● **Quoted passage**

[erlang-questions] Erlang: searching for a convincing argument

Sun Dec 11 02:29:19 CET 2016

Hello all,

OVERVIEW

I've been a long-time Erlang/OTP fan...but I'm caught in a catch-22. For 
years, I've wanted to write a substantial system in Erlang/OTP...but 
I've been stymied b/c none of my colleagues or managers wanted to risk 
investing in this unknown-to-them platform. W/O any significant personal 
experience, I have yet to convince anyone that this would be a great 
path... So I've watched, time and time again, as various portions of the 
Erlang platform be poorly implemented in Java, Python, etc. etc...only 
to wind up wading through the inevitable profusion of bugs and 
scalability issues.

CHALLENGE

So, I challenged a long-time colleague to come up with a problem that 
would convince him that he should have implemented some problem in 
Erlang. He came up with this problem from a previous company... 
Periodically, say once a month, his prev company had to send out a mass 
email (templated) to their customer base. This grew from thousands to 
millions over the course of a few years. As the number of emails 
increased, their simple script started to run from minutes to hours to 
days... Furthermore, the email providers impose throughput constraints 
such that you can only send X number of emails per hour in the first 
hour, Y in the second, etc. The ramp-ups were explicitly documented and 
not adhering to them could get you throttled or black-listed.

TEST CASE

To showcase why Erlang is so great, I suggested that we could model 
external and internal failures and show that the only end result was a 
change in throughput.

Erlang Nodes  Fake SMTP Relay    Throughput
------------------|-------------------------|-----------------------
[1...N]              [1]
FailureRate1    FailureRate2           emails/sec

* Inputs: 1 million email addresses, read from a file.
* The Erlang nodes have code/app that processes the email addresses.
* The Fake SMTP Relay just receives the emails and writes them to a file 
or /dev/null, whatever.
* FailureRate1 is the percentage of Nodes that are dead (killed, etc.), 
simulating hardware faults etc.
* FailureRate2 is the percentage of errors that the Fake SMTP relay 
reports, simulating 3rd  party endpoint failures.

I also suggested that originally, he give me an incorrect address for 
his SMTP relay, and I'd perform a hot code update to correct this. 
Pretty sick (cool) right?

DESIGN

At this point, I have some design questions...

● **Dataset rows**
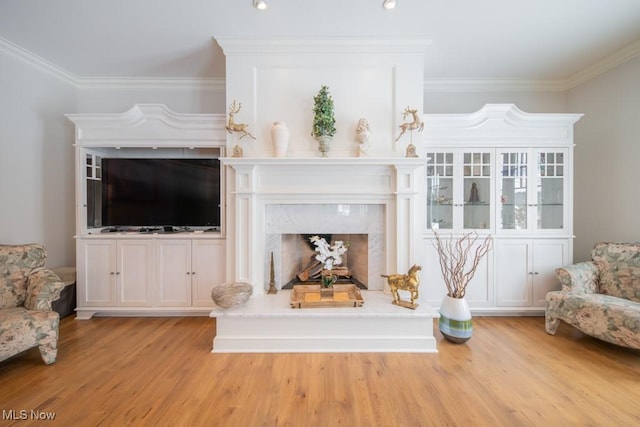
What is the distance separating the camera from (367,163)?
8.66 ft

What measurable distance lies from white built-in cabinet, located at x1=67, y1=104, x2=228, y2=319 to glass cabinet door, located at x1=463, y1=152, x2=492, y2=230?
2777 mm

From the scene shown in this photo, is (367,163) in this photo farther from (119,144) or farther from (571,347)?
(119,144)

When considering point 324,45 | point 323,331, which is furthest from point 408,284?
point 324,45

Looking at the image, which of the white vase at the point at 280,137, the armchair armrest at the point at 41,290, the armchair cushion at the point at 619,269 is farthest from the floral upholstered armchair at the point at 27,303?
the armchair cushion at the point at 619,269

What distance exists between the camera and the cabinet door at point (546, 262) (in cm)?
298

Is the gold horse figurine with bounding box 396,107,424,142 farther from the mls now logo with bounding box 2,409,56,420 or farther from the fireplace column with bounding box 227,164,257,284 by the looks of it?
the mls now logo with bounding box 2,409,56,420

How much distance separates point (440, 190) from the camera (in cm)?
308

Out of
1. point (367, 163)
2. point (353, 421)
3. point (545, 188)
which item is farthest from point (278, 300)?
point (545, 188)

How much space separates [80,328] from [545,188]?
206 inches

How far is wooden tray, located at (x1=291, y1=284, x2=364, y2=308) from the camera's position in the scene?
7.91ft

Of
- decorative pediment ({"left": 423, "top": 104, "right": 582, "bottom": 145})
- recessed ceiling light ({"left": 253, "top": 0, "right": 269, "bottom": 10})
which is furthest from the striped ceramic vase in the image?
recessed ceiling light ({"left": 253, "top": 0, "right": 269, "bottom": 10})

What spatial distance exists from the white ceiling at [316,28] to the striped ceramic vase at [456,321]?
2.54 metres

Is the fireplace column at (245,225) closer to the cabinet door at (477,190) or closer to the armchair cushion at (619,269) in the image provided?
the cabinet door at (477,190)

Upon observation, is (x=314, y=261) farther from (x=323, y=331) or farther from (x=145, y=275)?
(x=145, y=275)
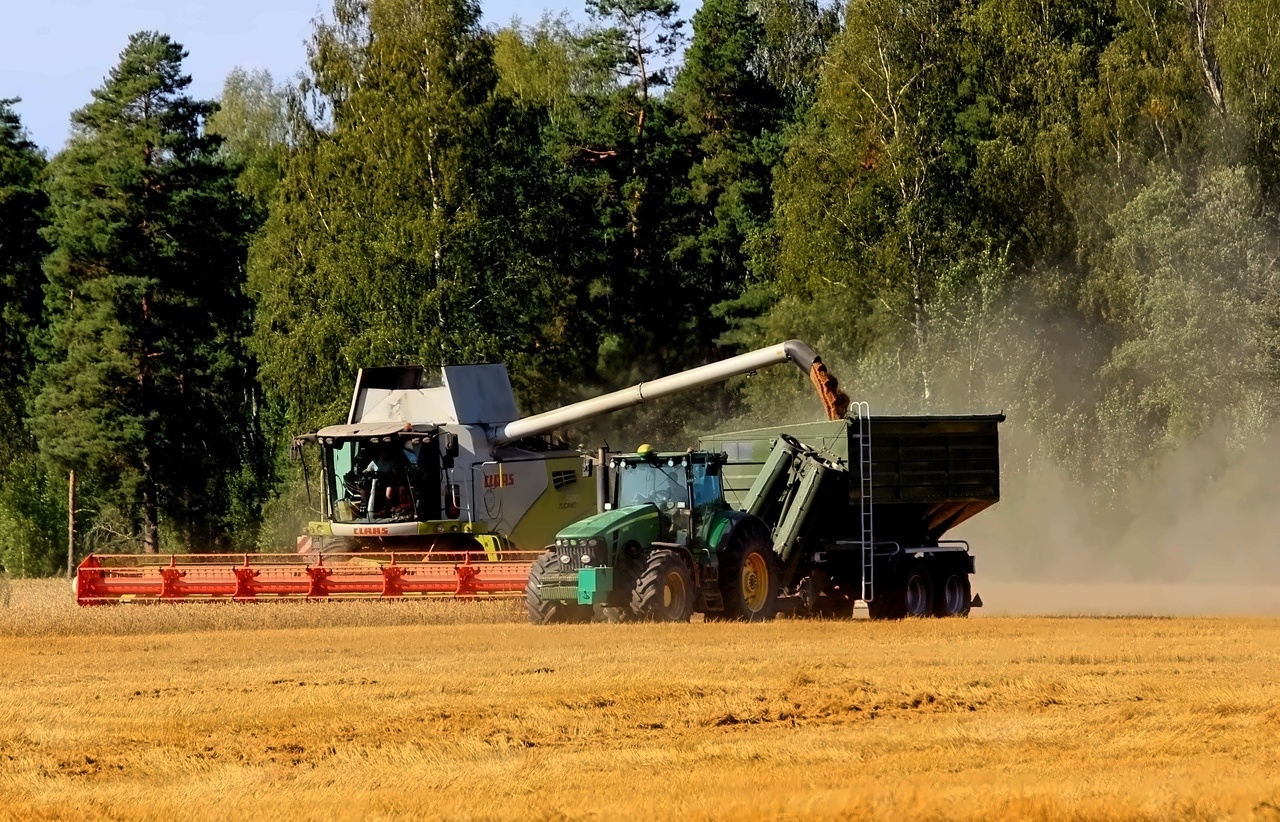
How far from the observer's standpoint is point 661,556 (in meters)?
20.5

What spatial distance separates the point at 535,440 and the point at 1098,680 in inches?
665

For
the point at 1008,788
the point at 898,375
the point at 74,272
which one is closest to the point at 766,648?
the point at 1008,788

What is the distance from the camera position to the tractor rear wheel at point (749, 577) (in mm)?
21031

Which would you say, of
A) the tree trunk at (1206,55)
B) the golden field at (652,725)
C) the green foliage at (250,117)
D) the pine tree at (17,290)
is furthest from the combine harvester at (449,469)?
the green foliage at (250,117)

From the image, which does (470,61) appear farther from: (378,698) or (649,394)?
(378,698)

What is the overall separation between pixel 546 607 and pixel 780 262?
22932 mm

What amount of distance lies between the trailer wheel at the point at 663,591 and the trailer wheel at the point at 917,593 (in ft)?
13.1

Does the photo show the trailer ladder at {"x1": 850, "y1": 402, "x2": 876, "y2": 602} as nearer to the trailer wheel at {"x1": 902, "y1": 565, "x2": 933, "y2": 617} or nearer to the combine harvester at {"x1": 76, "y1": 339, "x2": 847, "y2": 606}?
the trailer wheel at {"x1": 902, "y1": 565, "x2": 933, "y2": 617}

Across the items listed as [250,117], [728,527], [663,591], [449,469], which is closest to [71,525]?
[449,469]

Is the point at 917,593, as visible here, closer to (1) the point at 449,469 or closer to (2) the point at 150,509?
(1) the point at 449,469

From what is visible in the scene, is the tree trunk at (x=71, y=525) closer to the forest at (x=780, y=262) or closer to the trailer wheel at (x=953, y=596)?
the forest at (x=780, y=262)

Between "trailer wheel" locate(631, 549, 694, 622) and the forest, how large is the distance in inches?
742

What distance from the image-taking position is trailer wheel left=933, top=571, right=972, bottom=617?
24.0m

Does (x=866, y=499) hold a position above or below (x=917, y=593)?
above
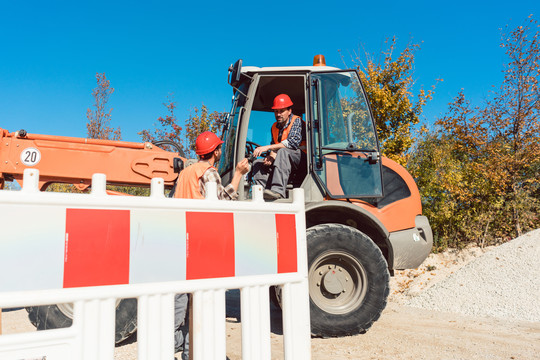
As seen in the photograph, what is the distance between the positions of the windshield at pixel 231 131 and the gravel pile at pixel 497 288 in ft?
13.2

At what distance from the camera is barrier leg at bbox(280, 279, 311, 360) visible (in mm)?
2053

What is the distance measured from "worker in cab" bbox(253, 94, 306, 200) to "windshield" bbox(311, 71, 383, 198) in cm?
24

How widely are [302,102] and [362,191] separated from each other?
1.94m

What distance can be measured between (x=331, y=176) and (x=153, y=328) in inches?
133

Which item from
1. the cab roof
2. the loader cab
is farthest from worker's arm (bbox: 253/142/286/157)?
the cab roof

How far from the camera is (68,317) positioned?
3.81 meters

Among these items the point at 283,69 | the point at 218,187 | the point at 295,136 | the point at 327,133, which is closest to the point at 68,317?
the point at 218,187

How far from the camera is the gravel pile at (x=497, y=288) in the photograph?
5.96m

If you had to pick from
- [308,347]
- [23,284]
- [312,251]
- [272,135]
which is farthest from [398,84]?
[23,284]

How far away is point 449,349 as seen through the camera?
3.94m

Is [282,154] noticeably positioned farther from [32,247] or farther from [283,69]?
[32,247]

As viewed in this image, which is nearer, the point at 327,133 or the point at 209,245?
the point at 209,245

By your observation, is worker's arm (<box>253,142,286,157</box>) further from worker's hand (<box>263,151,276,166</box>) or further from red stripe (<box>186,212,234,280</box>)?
red stripe (<box>186,212,234,280</box>)

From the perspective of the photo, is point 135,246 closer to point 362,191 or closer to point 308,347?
point 308,347
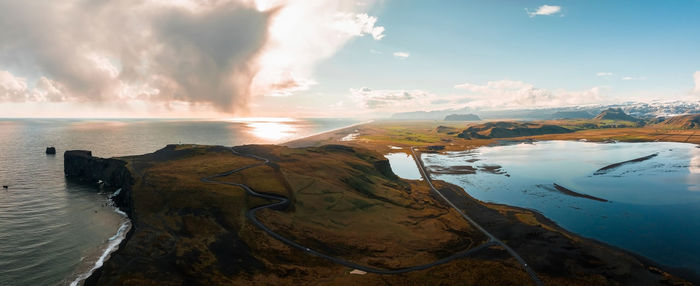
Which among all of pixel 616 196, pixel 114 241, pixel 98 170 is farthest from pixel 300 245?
pixel 616 196

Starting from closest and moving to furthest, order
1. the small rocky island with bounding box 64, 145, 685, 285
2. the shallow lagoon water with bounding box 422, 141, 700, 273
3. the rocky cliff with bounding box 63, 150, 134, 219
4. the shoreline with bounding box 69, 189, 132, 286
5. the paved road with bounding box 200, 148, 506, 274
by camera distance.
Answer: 1. the shoreline with bounding box 69, 189, 132, 286
2. the small rocky island with bounding box 64, 145, 685, 285
3. the paved road with bounding box 200, 148, 506, 274
4. the shallow lagoon water with bounding box 422, 141, 700, 273
5. the rocky cliff with bounding box 63, 150, 134, 219

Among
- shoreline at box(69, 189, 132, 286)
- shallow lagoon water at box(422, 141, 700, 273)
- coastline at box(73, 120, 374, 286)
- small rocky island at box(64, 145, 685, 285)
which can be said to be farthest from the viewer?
shallow lagoon water at box(422, 141, 700, 273)

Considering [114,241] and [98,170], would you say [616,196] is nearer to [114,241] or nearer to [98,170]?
[114,241]

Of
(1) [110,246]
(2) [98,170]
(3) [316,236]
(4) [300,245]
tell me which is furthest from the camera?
(2) [98,170]

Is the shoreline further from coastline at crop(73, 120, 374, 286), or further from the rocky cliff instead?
the rocky cliff

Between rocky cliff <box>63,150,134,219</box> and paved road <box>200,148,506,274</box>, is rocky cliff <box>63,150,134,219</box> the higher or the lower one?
the higher one

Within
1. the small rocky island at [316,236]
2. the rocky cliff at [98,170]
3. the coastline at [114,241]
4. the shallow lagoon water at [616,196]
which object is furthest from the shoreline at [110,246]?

● **What is needed**
Can you copy the Erlang post word for word from "I also suggested" to "some design questions..."?

● **Answer to this task**
I also suggested that originally, he give me an incorrect address for 
his SMTP relay, and I'd perform a hot code update to correct this. 
Pretty sick (cool) right?

DESIGN

At this point, I have some design questions...